> TUGAS A:
Jawablah pertanyaan berikut berdasarkan kutipan tentang hadits pilihan.
(i) Pada hari dan tanggal berapa tulisan tersebut dicantumkan?
(ii) Apa judul hadits nomor 1?
(iii) Menurut paragraf terakhir, balasan seorang anak apa yang paling membuat bahagia orang tua?
> TUGAS B: Salinlah kata demi kata bagian dari kutipan tentang hadits pilihan, dimulai dari kata "Jumat, 02 Maret" dan berlanjut sampai kata "sakhathuhu fii sakhathihimaa)".
> TUGAS C: Sebutkan semua sumber yang dicantumkan secara tertulis dalam kutipan tentang hadits pilihan, yaitu situs web, periwayat hadits, dan ayat Al-Qur'an.

> KUTIPAN TEKS:
================================
Jumat, 02 Maret 2012

Hadits Pilihan


Hadits Pilihan hari ini aku copas dari muslimlife.com
1. Ridha Allah Tergantung Orang Tua


(Ridhar-Rabb fii ridhal waalidain wa sakhathuhu fii sakhathihimaa)
Ridha Tuhan tergantung ridha kedua orang tuanya dan murka Tuhan tergantung murka keduanya (HR. Thabrani).
Penjelasan :
Hadits di atas menjelaskan pada seorang anak agar patuh dan tundk pada perintah orang tua. Sebagai seorang anak, kita tidak boleh membuat orang tua menjadi marah dan sakit hati. Hal ini sesuai dengan anjuran Allah SWT dalam firman-Nya: “Sembahlah Allah dan janganlah kamu menyekutukan-Nya dengan apapun. Dan berbuat baiklah kepada kedua orang tua…” (QS. An-Nisa’ [4]: 36).
Orang tua adalah manusia yang membesarkan dan mendidik anak sejak masih dalam kandungan seorang ibu sehingga dewasa. Orang tua lah yang mendidik kita dengan penuh kasih sayang dan tanpa meminta balasan apapun. Balasan seorang anak yang paling membuat bahagia orang tua adalah mendoakan kedua orang tua dan berbuat baik pada keduanya, meskipun keduanya sudah tua renta.
================================
> BARIS DATA:
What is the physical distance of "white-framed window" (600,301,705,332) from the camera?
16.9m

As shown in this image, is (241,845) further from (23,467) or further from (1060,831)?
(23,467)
================================
> JAWABAN BENAR A:
(i) Jumat, 02 Maret 2012.
(ii) Ridha Allah Tergantung Orang Tua.
(iii) Mendoakan kedua orang tua dan berbuat baik pada keduanya, meskipun keduanya sudah tua renta.

> JAWABAN BENAR B:
Jumat, 02 Maret 2012

Hadits Pilihan


Hadits Pilihan hari ini aku copas dari muslimlife.com
1. Ridha Allah Tergantung Orang Tua


(Ridhar-Rabb fii ridhal waalidain wa sakhathuhu fii sakhathihimaa)

> JAWABAN BENAR C:
- muslimlife.com
- HR. Thabrani
- QS. An-Nisa' [4]: 36